Modelling temperature dynamics in sewer systems - comparing mechanistic and conceptual modelling approaches

The vast majority of the energy consumed for urban water services is used to heat tap water. Heat recovery from wastewater is consequently an area of rapidly growing concern, both in research and by commercial interest, promoting the path towards a circular economy. To facilitate a system-wide evaluation of heat recovery from wastewater, this paper compares two one-dimensional models (mechanistic and conceptual) that can describe wastewater temperature dynamics in sewer pipe systems.
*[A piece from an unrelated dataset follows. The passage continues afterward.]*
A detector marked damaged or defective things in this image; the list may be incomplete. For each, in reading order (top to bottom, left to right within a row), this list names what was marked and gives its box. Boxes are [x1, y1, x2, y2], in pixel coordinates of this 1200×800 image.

The models are applied to successfully predict downstream wastewater temperature for sewer stretches in two Swedish cities (Linkoping & Malmo). The root mean squared errors for the mechanistic model (Linkoping Dataset1 - 0.33 degrees C; Linkoping Dataset2 - 0.28 degrees C; Malmo - 0.40 degrees C) and the conceptual model (Linkoping Dataset1 - 0.32 degrees C; Linkoping Dataset2 - 0.20 degrees C; Malmo - 0.44 degrees C) indicate that both models have similar predictive capabilities, encouraging the use of conceptual models to reduce data requirements and model calibration efforts. Both models are freely distributed and can be easily integrated with wastewater generation and treatment models to facilitate system-wide wastewater temperature dynamics analysis.

Automated summary

The study compared two models to predict wastewater temperature in Swedish cities, finding that both mechanistic and conceptual models have similar predictive capabilities. The encouraging results suggest the use of conceptual models to decrease data requirements and model calibration efforts. Both models are freely distributed and can be easily integrated into wastewater management systems for analysis of temperature dynamics.